= Data for this exercise =
● ● ●

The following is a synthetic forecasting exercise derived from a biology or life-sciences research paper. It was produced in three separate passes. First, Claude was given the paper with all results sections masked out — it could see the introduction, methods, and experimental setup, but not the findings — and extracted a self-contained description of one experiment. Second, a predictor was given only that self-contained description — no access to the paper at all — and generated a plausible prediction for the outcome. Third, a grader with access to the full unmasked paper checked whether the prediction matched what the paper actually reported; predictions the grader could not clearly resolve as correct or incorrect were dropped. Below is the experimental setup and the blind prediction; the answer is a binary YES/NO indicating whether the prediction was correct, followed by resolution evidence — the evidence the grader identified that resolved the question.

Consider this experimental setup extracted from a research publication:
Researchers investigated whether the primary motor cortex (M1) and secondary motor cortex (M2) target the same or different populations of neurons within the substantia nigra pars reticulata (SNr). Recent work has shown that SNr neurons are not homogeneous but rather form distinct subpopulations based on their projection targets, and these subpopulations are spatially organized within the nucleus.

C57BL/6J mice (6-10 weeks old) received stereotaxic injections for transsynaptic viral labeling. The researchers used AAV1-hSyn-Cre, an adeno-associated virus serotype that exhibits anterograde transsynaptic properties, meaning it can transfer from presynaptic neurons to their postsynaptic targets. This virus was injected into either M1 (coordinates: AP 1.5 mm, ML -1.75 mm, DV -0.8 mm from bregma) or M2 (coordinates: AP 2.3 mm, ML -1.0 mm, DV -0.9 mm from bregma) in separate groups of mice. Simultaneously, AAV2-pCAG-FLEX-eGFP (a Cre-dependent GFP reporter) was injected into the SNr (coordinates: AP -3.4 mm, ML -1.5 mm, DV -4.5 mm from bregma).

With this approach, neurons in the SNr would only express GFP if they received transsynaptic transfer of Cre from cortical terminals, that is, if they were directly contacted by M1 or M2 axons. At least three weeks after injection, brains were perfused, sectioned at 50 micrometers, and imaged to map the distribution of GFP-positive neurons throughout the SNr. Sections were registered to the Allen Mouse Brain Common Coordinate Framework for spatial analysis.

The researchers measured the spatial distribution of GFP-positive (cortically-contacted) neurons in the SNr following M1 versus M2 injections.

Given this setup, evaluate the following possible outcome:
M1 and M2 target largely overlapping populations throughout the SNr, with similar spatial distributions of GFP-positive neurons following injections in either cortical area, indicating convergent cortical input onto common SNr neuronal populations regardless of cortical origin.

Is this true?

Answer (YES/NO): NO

● ● ●

= Task instructions =
Copy out exactly the line holding "The researchers measured" and each line after it through the end of the entries, and leave out everything else.

= Written response =
The researchers measured the spatial distribution of GFP-positive (cortically-contacted) neurons in the SNr following M1 versus M2 injections.

Given this setup, evaluate the following possible outcome:
M1 and M2 target largely overlapping populations throughout the SNr, with similar spatial distributions of GFP-positive neurons following injections in either cortical area, indicating convergent cortical input onto common SNr neuronal populations regardless of cortical origin.

Is this true?

Answer (YES/NO): NO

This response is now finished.